Editor’s note: Dr. Martin Luther King, Jr. is noted for being a great orator. However, many MLK day celebrations focus solely on his “I Have a Dream” speech, forsaking his later speeches that gave voice to his concern for human as well as civil rights. The speech below that Dr. King gave to the National Association of TV and Radio Announcers in Atlanta, August 1967, is an example of one of those later speeches.
We’ve built machines that think and built machines that peer into the unfathomable ranges of interstellar space.
We’ve built gargantuan bridges to span the seas and gigantic buildings to kiss the skies. Through our airplanes we’ve logged distance and placed time in chains. And our jet planes have literally compressed.
But what I want to say to you tonight, my friends, is that when we look to the other side, something basic is missing. We suffer from a kind of poverty of the spirit which stands in glaring contrast to our scientific and technological abundance. We’ve learned to swim the seas like fish and to fly the air like birds. And yet, we have not learned the simple art of walking the earth as brothers and sisters. And this is the great dilemma facing America. And, you know, it comes to this point now, we must all learn to live together as brothers, or we will all perish together as fools.
Now, there are three things that we must deal with and we’re going to transform this neighborhood into a brotherhood. We’ve got to deal with the problem of racism. We’ve got to deal with the problem of economic injustice or poverty. And we’ve got to deal with the problem of war.
Now we hear a lot of talk these days about the so-called White backlash. I want to tell you what the White backlash… It’s merely a new name for an old phenomenon. It is a continued expression of the same vacillation, the same ambivalence that’s characterized White society from the very founding of this nation.
On the Statue of Liberty, we read that America is the mother of exiles, but it doesn’t take us long to realize that America has been the mother of its White exiles from Europe. She has not evinced the same maternal care and concern for her Black exiles who were brought to this country in chains from Africa. And it is no wonder that our slave fore-parents could think about it and they could start singing in a beautiful soul song and a beautiful sorrow song, “sometimes, I feel like a motherless child.”
There has never been a single, solid, determined commitment on the part of the vast majority of White Americans on the question of genuine equality for the Black man.
In 1863, the Negro was freed from the physical bondage of slavery through The Emancipation Proclamation. But he wasn’t given any land to make that freedom meaningful. You know, it was something like having a man unjustly imprisoned for 30 or 40 years and suddenly you discover that’s he’s innocent! That he’s been unjustly jailed for 30 or 40 years, then you simply go up to the man and tell him, now, you’re free.
But you don’t give him any bus fare to get to town. You don’t give him any money to buy any clothes to put on his back. You don’t give him any money to get on his feet so that he can rise up once more as a man. But this is what happens to the Black man in America, and we must remember this: that at the very same time America refused to give the Black man anything, they said you’re free.
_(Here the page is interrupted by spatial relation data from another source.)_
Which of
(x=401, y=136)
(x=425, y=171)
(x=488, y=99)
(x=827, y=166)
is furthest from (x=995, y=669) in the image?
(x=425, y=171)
He was left penniless, illiterate, standing out in a situation, not knowing what to do or where to go and we must not forget that at the same time the Negro was being treated like this, America was giving away millions of acres of land in the West and Midwest. It said that our country was willing to undergird its White peasants from Europe with an economic floor, and it refused to undergird its Black peasants who were brought in chains from Africa with an economic floor. And so emancipation for the Negro was freedom to hunger.
It was freedom to the winds and rains from heaven. It was freedom without a roof over their heads. Freedom without bread to eat. Freedom without land to cultivate. It was freedom and famine at the same time, and it is a miracle that the Negro has survived!
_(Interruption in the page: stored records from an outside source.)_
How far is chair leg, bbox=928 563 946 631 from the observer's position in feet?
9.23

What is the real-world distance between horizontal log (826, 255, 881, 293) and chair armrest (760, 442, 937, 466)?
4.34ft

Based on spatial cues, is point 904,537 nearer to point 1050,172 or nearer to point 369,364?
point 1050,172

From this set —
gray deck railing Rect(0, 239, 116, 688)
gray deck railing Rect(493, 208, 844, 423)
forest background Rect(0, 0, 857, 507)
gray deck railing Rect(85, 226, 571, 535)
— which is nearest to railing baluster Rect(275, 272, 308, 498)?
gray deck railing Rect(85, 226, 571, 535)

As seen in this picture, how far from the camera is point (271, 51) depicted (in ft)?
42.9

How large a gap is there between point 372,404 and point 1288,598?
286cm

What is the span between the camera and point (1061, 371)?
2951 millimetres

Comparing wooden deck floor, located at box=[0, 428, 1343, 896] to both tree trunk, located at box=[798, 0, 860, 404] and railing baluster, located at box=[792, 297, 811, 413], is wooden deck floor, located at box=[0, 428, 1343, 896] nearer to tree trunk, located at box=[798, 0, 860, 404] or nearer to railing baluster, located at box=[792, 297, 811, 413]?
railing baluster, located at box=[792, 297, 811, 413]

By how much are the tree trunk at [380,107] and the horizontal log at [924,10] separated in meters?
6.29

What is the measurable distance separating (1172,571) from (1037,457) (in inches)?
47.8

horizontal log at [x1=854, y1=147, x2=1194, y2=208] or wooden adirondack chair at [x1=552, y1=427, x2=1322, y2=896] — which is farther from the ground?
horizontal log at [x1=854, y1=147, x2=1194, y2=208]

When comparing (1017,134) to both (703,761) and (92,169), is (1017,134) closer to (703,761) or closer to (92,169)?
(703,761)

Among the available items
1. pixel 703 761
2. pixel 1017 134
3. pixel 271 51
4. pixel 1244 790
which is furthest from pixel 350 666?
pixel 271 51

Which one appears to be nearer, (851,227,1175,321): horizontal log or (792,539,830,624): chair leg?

But the White backlash didn’t stop there. In 1875, the nation passed the civil rights bill and refused to enforce it. In 1964, the nation passed an even weaker civil rights bill, and even to this day has failed to enforce it in all of its dimensions.
In 1954 the Supreme Court declared segregation unconstitutional in the public schools, and today less than 10% of the Negro students of the South are attending integrated schools, which means we have made 1% progress a year, and it if continues at this rate, it will take another 94 years to integrate the schools.
Suburban politicians talk eloquently against open housing and at the same time, or in the same breath, they contend that they are not racist. All of this tells us, my friends, that the White backlash is nothing new. The fact is that America has been backlashing on the question of genuine equality for the Black man for more than 300 years.
There isn’t any way to solve the problem of racial injustice without persistent non-violent pressure. There have been those who felt it could be done another way. Mr. Washington believed that the problem could be solved through pressure-less persuasion. He told us to let our buckets down where we were and the problem was that there wasn’t much water in the well.
For you see in the final analysis, if we’re going to be truly free, nobody else can do that for us. No Lincolnian Emancipation Proclamation can do that for us. No Johnsonian civil rights bill. If we’re going to be truly free, we must reach down into the inner depths of our being and sign with the pen and ink of assertive manhood our own emancipation proclamation, and we must come to say “yes, I’m Black. I’m Black but beautiful. I’m somebody. I have a rich and noble heritage, however, exploited and painful it has been, and I’ve made a contribution to this issue.”